Probing-Guided Layer Selection from Self-Supervised Speech Models for Generalizable Audio Deepfake Detection
Pith reviewed 2026-07-01 01:32 UTC · model grok-4.3
The pith
Probing single layers identifies small sets from speech models that detect audio deepfakes more accurately across domains than using all layers.
A machine-rendered reading of the paper's core claim, the machinery that carries it, and where it could break.
Core claim
Informative layers cluster in depth zones instead of occupying single optimal positions, and the best selection is specific to each backbone model. On XLS-R-300M, four layers chosen by probing reach 4.94 percent equal error rate on in-the-wild data and 5.07 percent cross-domain average over four datasets, a 28 percent relative gain over the prior best frozen-backbone result that used all 25 layers with the same training data.
What carries the argument
Two-stage process that first ranks each transformer layer by independent XGBoost probe accuracy on multiple domains, then fuses only the selected layers via per-layer attention pooling and a shared bottleneck inside a downstream classifier.
If this is right
- Four layers with 1.34 million trainable parameters outperform the full 25-layer model on both in-the-wild and cross-domain metrics.
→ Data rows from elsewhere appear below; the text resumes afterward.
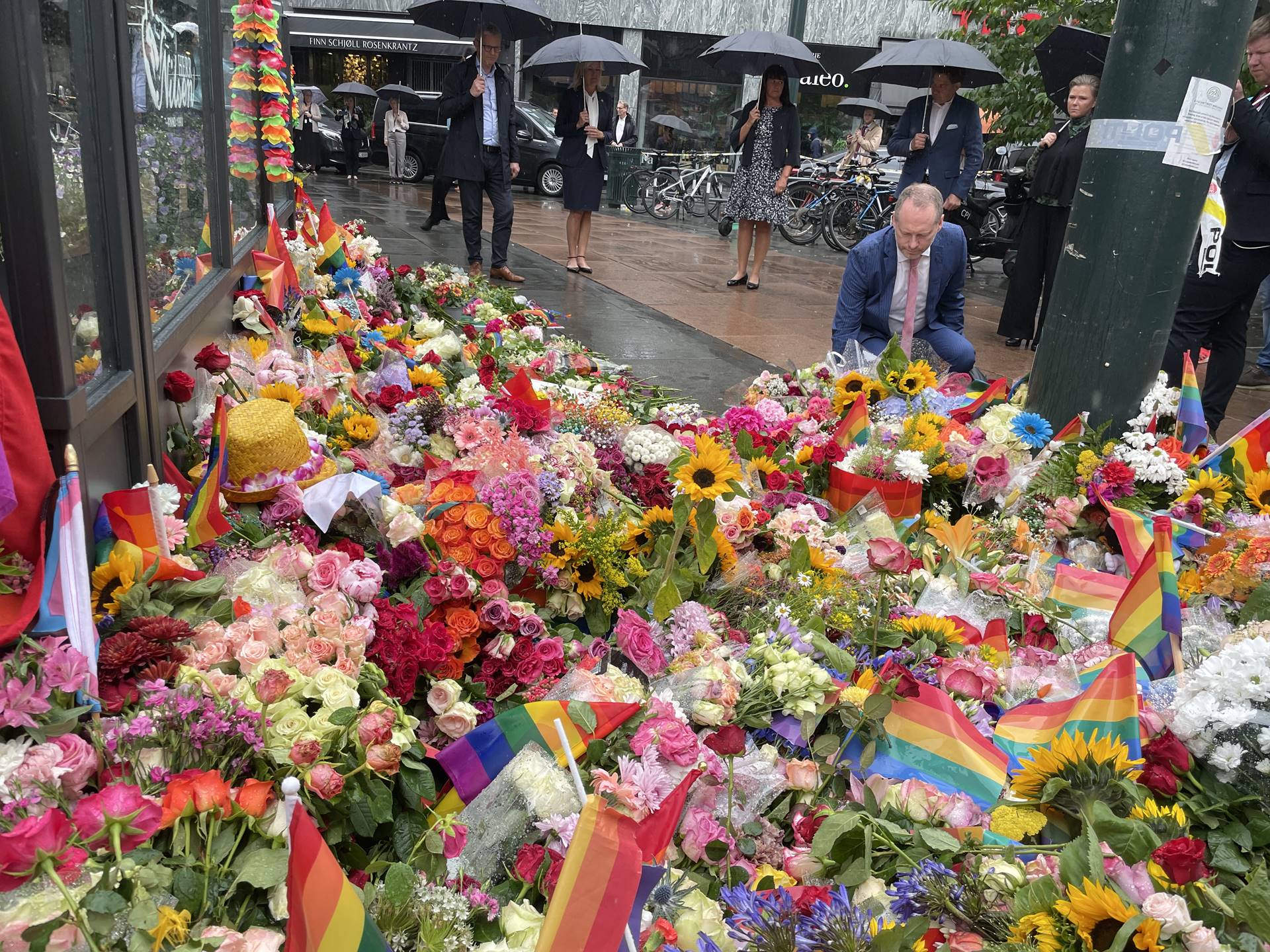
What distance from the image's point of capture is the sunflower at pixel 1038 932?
55.6 inches

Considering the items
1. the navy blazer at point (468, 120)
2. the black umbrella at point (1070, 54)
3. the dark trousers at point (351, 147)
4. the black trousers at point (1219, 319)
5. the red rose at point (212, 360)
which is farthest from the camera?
the dark trousers at point (351, 147)

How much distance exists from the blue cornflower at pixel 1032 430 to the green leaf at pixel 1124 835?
6.79ft

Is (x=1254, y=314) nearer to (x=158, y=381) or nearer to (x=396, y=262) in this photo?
(x=396, y=262)

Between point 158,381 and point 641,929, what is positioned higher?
point 158,381

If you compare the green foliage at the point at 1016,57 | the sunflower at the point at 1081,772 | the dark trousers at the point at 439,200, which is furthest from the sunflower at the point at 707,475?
the green foliage at the point at 1016,57

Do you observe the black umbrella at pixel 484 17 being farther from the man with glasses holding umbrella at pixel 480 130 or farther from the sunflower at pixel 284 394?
the sunflower at pixel 284 394

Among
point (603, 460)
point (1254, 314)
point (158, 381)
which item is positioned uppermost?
point (158, 381)

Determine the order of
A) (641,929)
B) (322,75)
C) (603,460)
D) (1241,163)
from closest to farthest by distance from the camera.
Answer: (641,929), (603,460), (1241,163), (322,75)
- Swapping layers inside the same depth zone keeps performance within normal multi-seed variation, while selections outside the zone raise error rates by up to five times.
- Each backbone produces its own layer ranking rather than converging on one universal set of layers.
- The approach reduces trainable parameters while lowering cross-domain average error compared with indiscriminate full-layer fusion.
Where Pith is reading between the lines
- Zone clustering implies that selecting contiguous depth ranges could achieve similar gains without needing exact layer rankings.
- The same independent probing step could be tested on other audio classification tasks that currently rely on full multi-layer fusion.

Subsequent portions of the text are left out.